Distraction

When I was younger, I could tune out everyone around me in a crowded restaurant or coffee shop, but could not resist the small distractions of home. If I wanted to get any work done, I had to get out of the house.

I worked in restaurants all through school. School during the day, work four or five evenings a week. I would try to get some work done in between, but I was often up past midnight studying. But if I went home, tv or bed was too great a temptation. I spent many evenings at the local Denny’s studying or doing homework.

I knew the menu by heart and was on a first name basis with all the servers. One was even inspired to go back to school after watching me study there night after night. I developed my penchant for coffee shops not long after, and could spend hours lost in a book oblivious of all the chatter of the nearby tables.

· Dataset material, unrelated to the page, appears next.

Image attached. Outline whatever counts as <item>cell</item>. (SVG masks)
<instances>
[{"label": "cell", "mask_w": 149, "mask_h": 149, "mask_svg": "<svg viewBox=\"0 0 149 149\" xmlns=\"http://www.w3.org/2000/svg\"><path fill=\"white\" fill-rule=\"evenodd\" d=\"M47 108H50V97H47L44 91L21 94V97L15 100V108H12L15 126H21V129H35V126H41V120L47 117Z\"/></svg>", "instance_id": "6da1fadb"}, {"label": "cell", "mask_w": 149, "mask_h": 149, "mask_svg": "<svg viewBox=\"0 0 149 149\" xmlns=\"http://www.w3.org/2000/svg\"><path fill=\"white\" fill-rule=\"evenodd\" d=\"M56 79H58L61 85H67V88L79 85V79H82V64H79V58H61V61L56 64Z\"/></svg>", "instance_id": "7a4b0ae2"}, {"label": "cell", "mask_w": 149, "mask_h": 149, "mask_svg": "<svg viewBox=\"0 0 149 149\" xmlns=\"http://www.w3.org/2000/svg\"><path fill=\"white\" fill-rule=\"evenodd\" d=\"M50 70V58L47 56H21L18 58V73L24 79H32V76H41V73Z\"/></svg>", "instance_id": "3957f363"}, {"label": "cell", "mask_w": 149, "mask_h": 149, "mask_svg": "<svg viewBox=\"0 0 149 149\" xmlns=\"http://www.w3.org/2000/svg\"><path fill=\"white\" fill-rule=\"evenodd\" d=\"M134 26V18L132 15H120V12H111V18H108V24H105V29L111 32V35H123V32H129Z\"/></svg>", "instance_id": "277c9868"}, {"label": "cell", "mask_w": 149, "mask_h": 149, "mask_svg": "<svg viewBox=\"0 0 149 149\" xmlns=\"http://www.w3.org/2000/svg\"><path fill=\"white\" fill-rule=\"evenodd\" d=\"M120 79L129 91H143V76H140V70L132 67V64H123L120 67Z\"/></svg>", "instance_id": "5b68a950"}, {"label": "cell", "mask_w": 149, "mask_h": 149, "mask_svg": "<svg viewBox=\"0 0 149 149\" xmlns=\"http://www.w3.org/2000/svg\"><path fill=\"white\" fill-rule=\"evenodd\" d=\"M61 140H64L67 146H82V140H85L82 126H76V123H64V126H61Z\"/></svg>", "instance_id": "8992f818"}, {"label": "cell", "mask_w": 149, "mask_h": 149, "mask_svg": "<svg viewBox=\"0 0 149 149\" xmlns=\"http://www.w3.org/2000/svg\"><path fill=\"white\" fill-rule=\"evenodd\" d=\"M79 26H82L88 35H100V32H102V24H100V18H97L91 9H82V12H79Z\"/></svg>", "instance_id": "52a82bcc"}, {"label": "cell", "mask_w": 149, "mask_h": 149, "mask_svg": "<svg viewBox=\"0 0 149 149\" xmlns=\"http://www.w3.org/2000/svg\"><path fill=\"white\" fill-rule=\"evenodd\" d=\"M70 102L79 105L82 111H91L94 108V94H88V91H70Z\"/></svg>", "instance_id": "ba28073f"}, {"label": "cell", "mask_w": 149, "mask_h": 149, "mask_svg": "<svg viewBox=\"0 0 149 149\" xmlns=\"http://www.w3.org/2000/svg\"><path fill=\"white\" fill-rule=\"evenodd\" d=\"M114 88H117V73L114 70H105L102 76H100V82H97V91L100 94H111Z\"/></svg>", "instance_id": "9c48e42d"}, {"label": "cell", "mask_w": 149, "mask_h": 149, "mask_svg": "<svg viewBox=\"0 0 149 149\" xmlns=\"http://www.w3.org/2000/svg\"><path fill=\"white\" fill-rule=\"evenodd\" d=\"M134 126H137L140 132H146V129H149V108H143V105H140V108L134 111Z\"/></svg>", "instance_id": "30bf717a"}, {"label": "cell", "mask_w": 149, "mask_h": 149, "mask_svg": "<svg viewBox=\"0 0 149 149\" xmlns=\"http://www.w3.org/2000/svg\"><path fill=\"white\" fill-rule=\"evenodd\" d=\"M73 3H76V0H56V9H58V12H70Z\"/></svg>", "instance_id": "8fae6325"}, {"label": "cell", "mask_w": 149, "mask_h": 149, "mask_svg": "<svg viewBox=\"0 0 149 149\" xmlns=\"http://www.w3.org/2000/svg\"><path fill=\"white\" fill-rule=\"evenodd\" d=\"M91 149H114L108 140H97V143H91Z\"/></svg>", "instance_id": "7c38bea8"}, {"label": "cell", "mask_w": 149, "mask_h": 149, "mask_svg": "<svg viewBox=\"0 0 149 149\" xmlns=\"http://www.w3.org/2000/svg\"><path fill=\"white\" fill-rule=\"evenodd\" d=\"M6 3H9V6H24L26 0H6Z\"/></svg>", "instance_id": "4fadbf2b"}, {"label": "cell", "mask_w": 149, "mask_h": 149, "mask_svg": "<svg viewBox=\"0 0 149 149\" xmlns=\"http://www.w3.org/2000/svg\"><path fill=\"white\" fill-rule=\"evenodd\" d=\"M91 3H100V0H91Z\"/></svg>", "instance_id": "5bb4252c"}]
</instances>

Unfortunately, I have lost some of that ability to focus in a loud room.  My ability to shut out distracting temptations at home is a bit better, but only slightly. I live with two roomies and a small child, so it is easy to get drawn into the activity of the house. So I had to go to the “office” to get my writing done.

Starbucks was the most tempting, but I most often ended up at the local library to save money. It is only a couple miles away, and of course there should be librarians keeping the noise level down. Most of the people there were huddled around the computers up front, so I often had the tables in the stacks to myself. I could spend a couple hours a day there getting my words in.

I found some online help in case the going got particularly tough. There is a Chrome browser extension called Stay Focusd. You can set up hours you should be working, and if you visit selected (or all) sites online, a timer starts. After a selected online time has expired, you are blocked out for the rest of the day. If you try to visit anyway, a page pops up that says “Shouldn’t you be working?”

Another site is called Write or Die. Depending on the consequences you chose, when you stop writing a pop up will taunt you, an annoying sound will play, or the program will start unwriting what you have written. The desktop version prevents you from using the backspace key.

Fortunately, I didn’t have to go to the software nuclear options, but it was close.